• [PETIKAN TEKS]
# # # #
Mentoring Kepenulisan: Proses Menulis Esai Reflektif dari buku "Celoteh Jiwa"
| Berfoto bersama. Dok: FLP Bandung |
Pada Ahad (9/11) lalu, di Selasar Masjid Salman ITB, Ketua Forum Lingkar Pena (FLP) Bandung, Sukmawati, berbagi kisah kepada peserta mentoring FLP Bandung mengenai proses menulis buku esai reflektif, Celoteh Jiwa, yang terbit pada Oktober 2025.
Kata jiwa dari judul buku Celoteh Jiwa merepresentasikan identitas diri penulis. Ya, nama Sukma itu sendiri berarti jiwa. Celoteh-celoteh itu berasal dari jiwa penulis. Sukma bercerita bahwa tidak semua tulisan dalam bukunya berbentuk esai reflektif dengan struktur formal: pendahuluan, isi, dan kesimpulan. Beberapa tulisannya sengaja dibiarkan dalam format bebas sebagai bentuk representasi celotehannya.
# # # #
• [TANTANGAN 1]
Reproduksi ulang daftar di bawah tanpa perubahan apa pun, dari baris pertamanya sampai dengan baris yang memuat "Write the ABC notation for this score.", termasuk baris tersebut.
# # # #
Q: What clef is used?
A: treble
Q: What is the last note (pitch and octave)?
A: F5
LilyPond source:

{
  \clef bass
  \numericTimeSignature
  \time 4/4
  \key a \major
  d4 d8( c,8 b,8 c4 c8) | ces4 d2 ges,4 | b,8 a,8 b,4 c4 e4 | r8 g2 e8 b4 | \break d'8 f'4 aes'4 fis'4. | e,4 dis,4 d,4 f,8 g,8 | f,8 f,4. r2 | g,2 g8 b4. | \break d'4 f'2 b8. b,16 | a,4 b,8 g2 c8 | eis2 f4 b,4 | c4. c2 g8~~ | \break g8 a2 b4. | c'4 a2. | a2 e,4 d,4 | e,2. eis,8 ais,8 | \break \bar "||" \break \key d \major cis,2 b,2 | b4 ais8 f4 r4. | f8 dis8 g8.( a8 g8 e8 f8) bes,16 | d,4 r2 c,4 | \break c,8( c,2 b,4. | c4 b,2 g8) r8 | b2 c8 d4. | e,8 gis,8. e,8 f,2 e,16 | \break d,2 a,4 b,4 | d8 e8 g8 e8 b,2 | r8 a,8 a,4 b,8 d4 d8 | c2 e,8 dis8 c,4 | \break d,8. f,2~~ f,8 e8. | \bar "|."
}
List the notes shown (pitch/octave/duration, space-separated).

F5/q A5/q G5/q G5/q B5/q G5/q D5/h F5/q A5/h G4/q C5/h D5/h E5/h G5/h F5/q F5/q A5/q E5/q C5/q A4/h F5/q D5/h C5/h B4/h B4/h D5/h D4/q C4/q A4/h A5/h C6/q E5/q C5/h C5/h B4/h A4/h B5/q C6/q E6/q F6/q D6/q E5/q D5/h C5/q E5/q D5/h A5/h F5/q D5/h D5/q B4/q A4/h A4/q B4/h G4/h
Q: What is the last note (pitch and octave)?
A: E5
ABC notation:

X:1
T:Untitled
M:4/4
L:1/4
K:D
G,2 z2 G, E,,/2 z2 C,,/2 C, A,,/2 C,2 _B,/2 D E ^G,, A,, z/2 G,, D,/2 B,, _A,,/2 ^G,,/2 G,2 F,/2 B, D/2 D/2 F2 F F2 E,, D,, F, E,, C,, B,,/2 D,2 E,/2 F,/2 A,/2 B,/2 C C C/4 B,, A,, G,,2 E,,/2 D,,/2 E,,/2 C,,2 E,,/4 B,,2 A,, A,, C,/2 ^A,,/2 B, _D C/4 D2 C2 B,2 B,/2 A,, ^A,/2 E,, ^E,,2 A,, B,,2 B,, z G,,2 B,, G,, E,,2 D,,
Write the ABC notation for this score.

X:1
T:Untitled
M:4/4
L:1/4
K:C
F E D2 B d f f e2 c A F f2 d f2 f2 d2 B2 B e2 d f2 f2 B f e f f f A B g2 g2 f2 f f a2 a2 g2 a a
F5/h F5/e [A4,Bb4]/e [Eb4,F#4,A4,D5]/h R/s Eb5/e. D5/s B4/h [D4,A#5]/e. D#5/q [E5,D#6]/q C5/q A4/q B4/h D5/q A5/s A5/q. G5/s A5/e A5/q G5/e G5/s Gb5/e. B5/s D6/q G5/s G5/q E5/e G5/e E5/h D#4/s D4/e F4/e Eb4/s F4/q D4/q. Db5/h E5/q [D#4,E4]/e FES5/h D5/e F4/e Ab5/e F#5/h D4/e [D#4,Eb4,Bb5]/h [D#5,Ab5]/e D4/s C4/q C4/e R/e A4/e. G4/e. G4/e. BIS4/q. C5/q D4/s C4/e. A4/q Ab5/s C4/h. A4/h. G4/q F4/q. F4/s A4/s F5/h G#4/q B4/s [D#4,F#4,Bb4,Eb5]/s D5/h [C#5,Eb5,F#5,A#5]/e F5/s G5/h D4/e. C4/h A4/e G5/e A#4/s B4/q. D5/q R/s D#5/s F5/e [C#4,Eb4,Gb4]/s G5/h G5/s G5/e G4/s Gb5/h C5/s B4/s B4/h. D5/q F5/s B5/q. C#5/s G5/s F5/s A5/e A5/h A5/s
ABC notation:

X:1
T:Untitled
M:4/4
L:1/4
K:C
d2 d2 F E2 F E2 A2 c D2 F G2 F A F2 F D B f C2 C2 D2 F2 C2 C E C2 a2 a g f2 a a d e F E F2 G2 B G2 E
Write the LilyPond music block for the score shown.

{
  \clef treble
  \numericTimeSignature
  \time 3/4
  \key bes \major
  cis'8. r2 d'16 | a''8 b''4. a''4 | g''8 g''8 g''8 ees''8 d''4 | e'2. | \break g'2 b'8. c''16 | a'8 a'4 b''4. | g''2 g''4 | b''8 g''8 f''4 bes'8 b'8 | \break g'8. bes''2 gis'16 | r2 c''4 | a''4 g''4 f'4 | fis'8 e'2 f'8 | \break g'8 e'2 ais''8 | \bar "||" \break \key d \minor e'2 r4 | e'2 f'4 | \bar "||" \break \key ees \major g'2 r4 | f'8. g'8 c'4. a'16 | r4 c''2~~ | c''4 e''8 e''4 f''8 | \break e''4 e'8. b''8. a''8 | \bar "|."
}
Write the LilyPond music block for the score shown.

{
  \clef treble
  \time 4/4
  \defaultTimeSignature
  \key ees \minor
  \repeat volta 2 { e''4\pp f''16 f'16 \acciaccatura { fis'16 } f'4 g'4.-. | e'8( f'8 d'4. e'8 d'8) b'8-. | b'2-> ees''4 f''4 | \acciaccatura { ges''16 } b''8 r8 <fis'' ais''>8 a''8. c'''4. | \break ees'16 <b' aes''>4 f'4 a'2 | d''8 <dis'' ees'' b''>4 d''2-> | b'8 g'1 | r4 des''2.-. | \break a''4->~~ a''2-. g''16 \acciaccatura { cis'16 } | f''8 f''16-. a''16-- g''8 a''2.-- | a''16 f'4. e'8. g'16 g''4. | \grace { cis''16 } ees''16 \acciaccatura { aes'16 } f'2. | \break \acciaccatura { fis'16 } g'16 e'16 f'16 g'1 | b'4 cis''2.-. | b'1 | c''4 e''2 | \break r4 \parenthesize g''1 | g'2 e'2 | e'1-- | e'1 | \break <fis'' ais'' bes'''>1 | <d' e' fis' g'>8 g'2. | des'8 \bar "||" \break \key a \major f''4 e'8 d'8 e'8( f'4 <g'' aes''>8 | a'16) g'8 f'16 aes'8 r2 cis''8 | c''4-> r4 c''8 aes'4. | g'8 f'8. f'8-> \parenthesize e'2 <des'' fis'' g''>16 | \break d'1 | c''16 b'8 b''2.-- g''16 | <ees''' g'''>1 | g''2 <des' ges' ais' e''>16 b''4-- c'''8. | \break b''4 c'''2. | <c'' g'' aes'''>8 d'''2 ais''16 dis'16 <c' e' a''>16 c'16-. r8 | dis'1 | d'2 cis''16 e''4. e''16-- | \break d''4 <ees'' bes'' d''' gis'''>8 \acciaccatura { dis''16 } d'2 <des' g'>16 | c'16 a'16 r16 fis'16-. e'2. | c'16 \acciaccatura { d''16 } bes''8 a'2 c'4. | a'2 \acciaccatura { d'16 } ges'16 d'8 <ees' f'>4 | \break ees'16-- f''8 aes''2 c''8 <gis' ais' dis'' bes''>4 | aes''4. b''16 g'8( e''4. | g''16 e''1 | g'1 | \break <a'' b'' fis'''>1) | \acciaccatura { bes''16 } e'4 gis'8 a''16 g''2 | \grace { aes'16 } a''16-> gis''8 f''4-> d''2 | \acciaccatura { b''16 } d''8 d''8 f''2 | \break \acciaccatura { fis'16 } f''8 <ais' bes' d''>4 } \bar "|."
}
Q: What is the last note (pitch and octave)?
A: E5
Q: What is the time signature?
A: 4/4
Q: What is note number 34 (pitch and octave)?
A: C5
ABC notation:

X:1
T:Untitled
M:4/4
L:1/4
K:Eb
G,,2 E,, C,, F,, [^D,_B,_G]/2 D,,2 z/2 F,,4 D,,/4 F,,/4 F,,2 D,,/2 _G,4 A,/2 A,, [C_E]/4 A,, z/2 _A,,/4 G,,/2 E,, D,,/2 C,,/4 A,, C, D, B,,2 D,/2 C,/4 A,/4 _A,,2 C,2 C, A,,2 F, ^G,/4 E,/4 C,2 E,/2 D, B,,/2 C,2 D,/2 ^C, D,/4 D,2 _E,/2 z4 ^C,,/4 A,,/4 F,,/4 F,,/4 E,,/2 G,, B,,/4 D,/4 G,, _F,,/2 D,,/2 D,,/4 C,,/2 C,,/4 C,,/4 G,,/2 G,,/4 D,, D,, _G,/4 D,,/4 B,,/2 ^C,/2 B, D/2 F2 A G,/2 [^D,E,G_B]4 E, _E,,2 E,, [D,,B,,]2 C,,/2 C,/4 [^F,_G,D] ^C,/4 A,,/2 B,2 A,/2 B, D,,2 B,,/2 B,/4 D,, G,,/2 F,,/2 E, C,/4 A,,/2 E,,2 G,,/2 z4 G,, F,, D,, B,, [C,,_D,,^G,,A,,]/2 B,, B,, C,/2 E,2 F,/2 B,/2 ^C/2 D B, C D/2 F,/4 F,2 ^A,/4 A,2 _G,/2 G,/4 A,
# # # #
• [TANTANGAN 2]
Tuliskan kembali seluruh teks mentoring kepenulisan di atas tanpa mengubah satu karakter pun.

• [JAWABAN TERTULIS 1]
Q: What clef is used?
A: treble
Q: What is the last note (pitch and octave)?
A: F5
LilyPond source:

{
  \clef bass
  \numericTimeSignature
  \time 4/4
  \key a \major
  d4 d8( c,8 b,8 c4 c8) | ces4 d2 ges,4 | b,8 a,8 b,4 c4 e4 | r8 g2 e8 b4 | \break d'8 f'4 aes'4 fis'4. | e,4 dis,4 d,4 f,8 g,8 | f,8 f,4. r2 | g,2 g8 b4. | \break d'4 f'2 b8. b,16 | a,4 b,8 g2 c8 | eis2 f4 b,4 | c4. c2 g8~~ | \break g8 a2 b4. | c'4 a2. | a2 e,4 d,4 | e,2. eis,8 ais,8 | \break \bar "||" \break \key d \major cis,2 b,2 | b4 ais8 f4 r4. | f8 dis8 g8.( a8 g8 e8 f8) bes,16 | d,4 r2 c,4 | \break c,8( c,2 b,4. | c4 b,2 g8) r8 | b2 c8 d4. | e,8 gis,8. e,8 f,2 e,16 | \break d,2 a,4 b,4 | d8 e8 g8 e8 b,2 | r8 a,8 a,4 b,8 d4 d8 | c2 e,8 dis8 c,4 | \break d,8. f,2~~ f,8 e8. | \bar "|."
}
List the notes shown (pitch/octave/duration, space-separated).

F5/q A5/q G5/q G5/q B5/q G5/q D5/h F5/q A5/h G4/q C5/h D5/h E5/h G5/h F5/q F5/q A5/q E5/q C5/q A4/h F5/q D5/h C5/h B4/h B4/h D5/h D4/q C4/q A4/h A5/h C6/q E5/q C5/h C5/h B4/h A4/h B5/q C6/q E6/q F6/q D6/q E5/q D5/h C5/q E5/q D5/h A5/h F5/q D5/h D5/q B4/q A4/h A4/q B4/h G4/h
Q: What is the last note (pitch and octave)?
A: E5
ABC notation:

X:1
T:Untitled
M:4/4
L:1/4
K:D
G,2 z2 G, E,,/2 z2 C,,/2 C, A,,/2 C,2 _B,/2 D E ^G,, A,, z/2 G,, D,/2 B,, _A,,/2 ^G,,/2 G,2 F,/2 B, D/2 D/2 F2 F F2 E,, D,, F, E,, C,, B,,/2 D,2 E,/2 F,/2 A,/2 B,/2 C C C/4 B,, A,, G,,2 E,,/2 D,,/2 E,,/2 C,,2 E,,/4 B,,2 A,, A,, C,/2 ^A,,/2 B, _D C/4 D2 C2 B,2 B,/2 A,, ^A,/2 E,, ^E,,2 A,, B,,2 B,, z G,,2 B,, G,, E,,2 D,,
Write the ABC notation for this score.

• [JAWABAN TERTULIS 2]
Mentoring Kepenulisan: Proses Menulis Esai Reflektif dari buku "Celoteh Jiwa"
| Berfoto bersama. Dok: FLP Bandung |
Pada Ahad (9/11) lalu, di Selasar Masjid Salman ITB, Ketua Forum Lingkar Pena (FLP) Bandung, Sukmawati, berbagi kisah kepada peserta mentoring FLP Bandung mengenai proses menulis buku esai reflektif, Celoteh Jiwa, yang terbit pada Oktober 2025.
Kata jiwa dari judul buku Celoteh Jiwa merepresentasikan identitas diri penulis. Ya, nama Sukma itu sendiri berarti jiwa. Celoteh-celoteh itu berasal dari jiwa penulis. Sukma bercerita bahwa tidak semua tulisan dalam bukunya berbentuk esai reflektif dengan struktur formal: pendahuluan, isi, dan kesimpulan. Beberapa tulisannya sengaja dibiarkan dalam format bebas sebagai bentuk representasi celotehannya.